Hélas, les touristes qui préfèrent la dictature, ne viennent plus. Porte de France, rue de l'Eglise, pas un seul infidèle. Le souk des parfums a retrouvé ses senteurs orientales et la corporation des Chaouachia s'est reconvertie dans la chéchia libyenne. « Finalement ce n'est pas plus mal, on se retrouve entre nous » me confie mon voisin, un fonctionnaire tranquillement attablé devant une tête de mouton rôtie, spécialité délectable de ce fameux restaurant populaire proche de la Kasbah.

Les Tunisiens anxieux de l'avenir sont devenus boulimiques. Ils se gavent de cholestérols et de paroles.

Les médias fourmillent de reportages et de débats contradictoires du plus grave au plus futile. Faut-il renforcer encore davantage la législation liberticide héritée de la dictature au motif de contrer le terrorisme ?  Le ministre du tourisme est-il bien inspiré de lancer la confection d'un coûteux drapeau grand comme vingt stades de foot pour stupidement figurer au livre des records ? Il aurait été mieux inspiré de lancer une campagne de propreté car la Tunisie est devenue une déchetterie à ciel ouvert.

Le chômage et l'inflation sont en hausse, le pouvoir d'achat est en baisse, ce qui génère une contestation permanente. Les grèves se succèdent : hier l'éducation nationale, demain la santé et la justice. La production de phosphate est paralysée depuis des mois...
La jeunesse déboussolée se concentre sur le petit écran d'une Tunisie virtuelle auto contemplative en selfies qui échange sur Facebook. Pour la fête du lycée à Kairouan et Kasserine, des potaches ont déployé un énorme portrait de Hitler et des calicots à la gloire de Daech. Ça fait froid dans le dos.

Le fantôme de Ben Ali
L'économie est au centre de toutes les préoccupations. Pourtant, d'évidence, l'activité a repris. Dans la presse, les banques et les grandes groupes industriels publient leurs résultats trimestriels. À l'exception de l'hôtellerie et du tourisme, tous les indicateurs sont en hausse.

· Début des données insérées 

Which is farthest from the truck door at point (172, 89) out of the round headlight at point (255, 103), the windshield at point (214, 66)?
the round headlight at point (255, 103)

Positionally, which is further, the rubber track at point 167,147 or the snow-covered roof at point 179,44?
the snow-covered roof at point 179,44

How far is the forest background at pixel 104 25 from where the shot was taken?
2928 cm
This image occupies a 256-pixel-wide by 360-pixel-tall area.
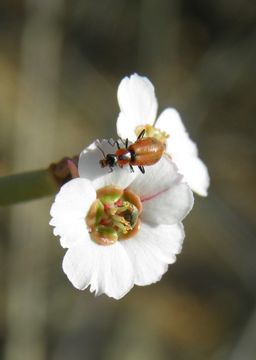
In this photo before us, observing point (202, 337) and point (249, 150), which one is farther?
point (249, 150)

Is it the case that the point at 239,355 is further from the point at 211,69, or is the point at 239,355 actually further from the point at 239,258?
the point at 211,69

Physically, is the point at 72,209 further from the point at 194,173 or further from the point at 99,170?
the point at 194,173

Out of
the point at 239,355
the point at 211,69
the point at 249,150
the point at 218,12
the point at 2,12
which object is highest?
the point at 2,12

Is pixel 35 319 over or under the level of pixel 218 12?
under

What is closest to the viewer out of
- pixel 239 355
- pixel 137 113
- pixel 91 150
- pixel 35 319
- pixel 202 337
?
pixel 91 150

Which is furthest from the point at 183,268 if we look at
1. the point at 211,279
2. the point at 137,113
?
the point at 137,113

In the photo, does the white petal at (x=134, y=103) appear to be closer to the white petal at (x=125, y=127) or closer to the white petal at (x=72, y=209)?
the white petal at (x=125, y=127)

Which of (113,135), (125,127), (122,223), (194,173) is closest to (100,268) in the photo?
(122,223)

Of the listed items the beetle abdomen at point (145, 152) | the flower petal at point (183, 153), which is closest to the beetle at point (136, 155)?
the beetle abdomen at point (145, 152)
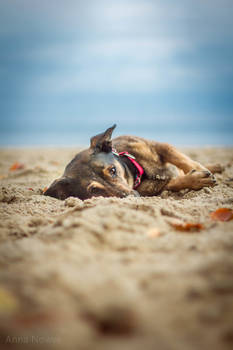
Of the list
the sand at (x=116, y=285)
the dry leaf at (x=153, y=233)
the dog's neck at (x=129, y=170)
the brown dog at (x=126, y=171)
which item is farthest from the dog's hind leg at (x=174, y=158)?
the dry leaf at (x=153, y=233)

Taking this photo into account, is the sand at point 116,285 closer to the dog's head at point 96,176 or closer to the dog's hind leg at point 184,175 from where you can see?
the dog's head at point 96,176

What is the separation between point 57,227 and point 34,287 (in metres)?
0.93

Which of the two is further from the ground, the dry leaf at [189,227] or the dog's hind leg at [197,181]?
the dog's hind leg at [197,181]

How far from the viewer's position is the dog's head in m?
3.95

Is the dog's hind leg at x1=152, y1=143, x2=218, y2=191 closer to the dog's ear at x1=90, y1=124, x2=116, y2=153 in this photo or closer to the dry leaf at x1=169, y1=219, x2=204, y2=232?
the dog's ear at x1=90, y1=124, x2=116, y2=153

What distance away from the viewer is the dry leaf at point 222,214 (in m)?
2.82

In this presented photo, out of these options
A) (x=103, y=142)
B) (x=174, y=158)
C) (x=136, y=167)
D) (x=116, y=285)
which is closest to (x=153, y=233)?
(x=116, y=285)

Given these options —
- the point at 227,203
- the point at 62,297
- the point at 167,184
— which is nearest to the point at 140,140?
the point at 167,184

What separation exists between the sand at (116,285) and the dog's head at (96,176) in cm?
130

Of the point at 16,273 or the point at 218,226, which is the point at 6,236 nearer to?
the point at 16,273

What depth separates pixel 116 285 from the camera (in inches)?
61.9

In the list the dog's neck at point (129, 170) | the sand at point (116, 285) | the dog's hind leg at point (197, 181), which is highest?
the dog's neck at point (129, 170)

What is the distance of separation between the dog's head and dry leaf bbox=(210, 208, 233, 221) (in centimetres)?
127

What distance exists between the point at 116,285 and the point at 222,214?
5.54 ft
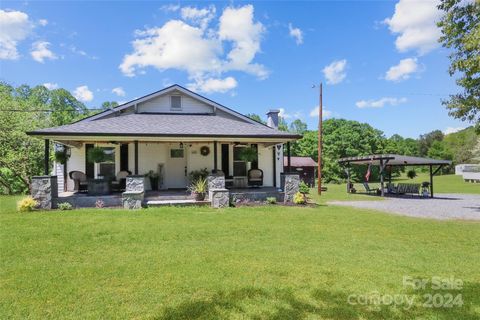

Le gigantesque Carrefour de La Marsa, ouvert même le dimanche ne désemplit pas.
Pourtant, rêvant sans doute d'un retour à l'ordre passé, le patronat se plaint d'être menacé par la justice alors que la justice n'a condamné aucun patron. Le Président de la République voudrait faire voter une loi d'amnistie en faveur des copains et des coquins de l'ancien dictateur, le leader islamiste Ghannouchi lui emboîte le pas en déclarant que le satrape réfugié en Arabie Saoudite a droit à un passeport comme tout citoyen ordinaire.
Les complices de Ben Ali conservent pignon sur rue. Les biens mal acquis ou confisqués n'ont pas été restitués, les lobbying de la corruption demeurent très puissants ; sans trop y croire, victimes et spoliés attendent des jours meilleurs.

L'alibi de la Libye
Noir ou blanchi, gris ou propre, l'argent circule en abondance. Il provient notamment des deux millions de Libyens qui ont fui la guerre. Ce ne sont pas des indigents. Les peuples tunisien et tripolitain qui partagent la même langue et les mêmes traditions sont en train de fusionner dans un espace économique commun qui s'étend désormais de Bizerte jusqu'à Tobrouk.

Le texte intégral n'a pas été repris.